In 2013 Cabandié was elected to the Argentine Chamber of Deputies on the FPV list for the City of Buenos Aires. He served as member and vice president of the parliamentary commission on consumer and user rights and fair competition. During his time in office he sponsored a number of bills aimed at protecting consumer rights, such as a bill on price and offers display. He was re-elected in 2017 as the third candidate in the Unidad Porteña list within the Citizen's Unity alliance.

In 2018, Cabandié voted in favor of the Voluntary Termination of Pregnancy (IVE) bill that intended to legalize abortion in Argentina; the bill passed the Chamber of Deputies but was eventually struck down by the Senate. According to Cabandié, going into the vote he was "unsure" about his position, but that "the women's fight made [him] reflect [on it]".

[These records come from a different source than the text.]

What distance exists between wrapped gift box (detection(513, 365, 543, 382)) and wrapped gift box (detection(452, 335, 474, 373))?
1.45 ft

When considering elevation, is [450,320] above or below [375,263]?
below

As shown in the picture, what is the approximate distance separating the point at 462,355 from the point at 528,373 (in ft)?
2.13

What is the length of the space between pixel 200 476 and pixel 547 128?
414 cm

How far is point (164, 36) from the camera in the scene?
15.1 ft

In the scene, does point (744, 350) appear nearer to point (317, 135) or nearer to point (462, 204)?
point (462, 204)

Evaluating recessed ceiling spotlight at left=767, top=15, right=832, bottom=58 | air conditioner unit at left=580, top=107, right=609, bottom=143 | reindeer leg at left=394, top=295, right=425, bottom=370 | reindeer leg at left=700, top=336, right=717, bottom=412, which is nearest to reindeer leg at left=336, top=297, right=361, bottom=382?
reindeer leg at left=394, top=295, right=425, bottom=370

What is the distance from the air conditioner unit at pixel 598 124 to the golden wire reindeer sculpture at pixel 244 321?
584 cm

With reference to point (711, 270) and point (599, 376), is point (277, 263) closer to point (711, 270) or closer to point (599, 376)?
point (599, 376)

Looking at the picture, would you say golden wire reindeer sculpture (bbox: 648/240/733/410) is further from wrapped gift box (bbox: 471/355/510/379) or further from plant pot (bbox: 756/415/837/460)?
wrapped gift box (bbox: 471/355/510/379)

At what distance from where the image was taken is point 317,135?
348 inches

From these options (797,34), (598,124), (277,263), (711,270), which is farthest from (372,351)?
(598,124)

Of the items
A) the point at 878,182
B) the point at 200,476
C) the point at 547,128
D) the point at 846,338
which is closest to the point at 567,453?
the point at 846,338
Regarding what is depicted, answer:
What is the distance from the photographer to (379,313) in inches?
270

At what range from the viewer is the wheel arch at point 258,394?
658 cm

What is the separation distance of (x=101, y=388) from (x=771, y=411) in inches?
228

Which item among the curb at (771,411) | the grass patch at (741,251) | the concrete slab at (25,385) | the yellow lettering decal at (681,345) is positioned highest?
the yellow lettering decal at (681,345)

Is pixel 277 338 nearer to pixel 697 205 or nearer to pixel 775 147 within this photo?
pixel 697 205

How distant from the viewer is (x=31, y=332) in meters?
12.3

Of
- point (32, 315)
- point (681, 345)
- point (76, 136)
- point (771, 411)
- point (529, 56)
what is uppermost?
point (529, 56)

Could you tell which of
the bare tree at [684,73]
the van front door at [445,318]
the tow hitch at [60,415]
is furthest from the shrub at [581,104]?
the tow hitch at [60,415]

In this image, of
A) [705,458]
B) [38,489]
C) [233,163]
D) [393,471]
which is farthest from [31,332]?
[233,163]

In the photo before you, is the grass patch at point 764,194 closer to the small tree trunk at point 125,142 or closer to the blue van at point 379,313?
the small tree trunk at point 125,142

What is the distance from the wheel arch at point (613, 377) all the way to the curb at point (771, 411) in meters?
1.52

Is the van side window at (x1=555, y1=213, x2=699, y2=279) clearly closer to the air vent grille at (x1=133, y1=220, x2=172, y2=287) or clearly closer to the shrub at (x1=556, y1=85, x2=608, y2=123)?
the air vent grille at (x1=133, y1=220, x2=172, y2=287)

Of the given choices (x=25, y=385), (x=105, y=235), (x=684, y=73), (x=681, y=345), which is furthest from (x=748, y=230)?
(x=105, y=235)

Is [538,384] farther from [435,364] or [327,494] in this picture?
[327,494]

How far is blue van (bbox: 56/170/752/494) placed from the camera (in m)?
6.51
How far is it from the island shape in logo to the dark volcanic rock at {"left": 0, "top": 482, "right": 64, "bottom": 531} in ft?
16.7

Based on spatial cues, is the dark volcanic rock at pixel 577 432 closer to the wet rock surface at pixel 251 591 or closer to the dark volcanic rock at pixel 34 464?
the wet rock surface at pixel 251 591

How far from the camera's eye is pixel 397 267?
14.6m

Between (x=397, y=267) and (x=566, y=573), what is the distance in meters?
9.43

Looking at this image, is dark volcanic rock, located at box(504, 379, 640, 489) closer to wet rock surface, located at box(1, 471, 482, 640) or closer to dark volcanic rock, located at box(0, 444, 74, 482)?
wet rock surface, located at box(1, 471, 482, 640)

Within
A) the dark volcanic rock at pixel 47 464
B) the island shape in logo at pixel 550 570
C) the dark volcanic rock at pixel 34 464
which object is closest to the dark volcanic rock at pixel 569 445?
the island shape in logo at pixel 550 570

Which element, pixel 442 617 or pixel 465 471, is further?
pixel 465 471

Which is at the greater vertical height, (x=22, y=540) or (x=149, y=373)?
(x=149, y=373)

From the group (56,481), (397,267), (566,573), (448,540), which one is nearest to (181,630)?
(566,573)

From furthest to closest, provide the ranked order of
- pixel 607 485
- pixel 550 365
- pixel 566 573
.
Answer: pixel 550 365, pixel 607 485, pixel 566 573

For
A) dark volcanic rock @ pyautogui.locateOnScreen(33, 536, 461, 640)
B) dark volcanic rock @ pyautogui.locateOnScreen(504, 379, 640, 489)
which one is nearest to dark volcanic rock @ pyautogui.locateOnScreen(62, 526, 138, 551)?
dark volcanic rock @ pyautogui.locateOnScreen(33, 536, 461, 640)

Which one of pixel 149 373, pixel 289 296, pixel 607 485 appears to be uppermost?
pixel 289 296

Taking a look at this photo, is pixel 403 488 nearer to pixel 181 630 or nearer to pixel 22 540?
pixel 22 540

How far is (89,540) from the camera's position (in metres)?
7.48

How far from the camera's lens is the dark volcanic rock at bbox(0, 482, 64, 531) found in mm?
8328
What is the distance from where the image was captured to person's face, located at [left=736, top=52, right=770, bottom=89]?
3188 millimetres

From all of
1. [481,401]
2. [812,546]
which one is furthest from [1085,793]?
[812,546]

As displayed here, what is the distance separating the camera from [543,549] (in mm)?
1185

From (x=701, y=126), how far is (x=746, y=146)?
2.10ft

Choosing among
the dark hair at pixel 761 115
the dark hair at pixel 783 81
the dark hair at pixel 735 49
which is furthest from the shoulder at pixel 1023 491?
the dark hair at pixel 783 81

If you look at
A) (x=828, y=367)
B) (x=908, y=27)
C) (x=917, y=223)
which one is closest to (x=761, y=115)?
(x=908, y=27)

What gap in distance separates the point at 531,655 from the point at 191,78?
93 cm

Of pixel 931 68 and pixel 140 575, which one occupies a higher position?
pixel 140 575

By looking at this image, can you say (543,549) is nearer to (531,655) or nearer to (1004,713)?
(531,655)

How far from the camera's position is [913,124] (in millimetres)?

===Minister of the Environment===
On 10 December 2019, Cabandié was appointed by incoming president Alberto Fernández as minister of the newly restored Ministry of the Environment and Sustainable Development, succeeding Sergio Bergman, who was secretary of the environment in Mauricio Macri's cabinet.

As minister, Cabandié overturned a decree signed by former president Macri that loosened restrictions on the import of plastic waste. The environment ministry has also had to deal with the worst fires in decades, that have hit locations across Argentina since late 2019.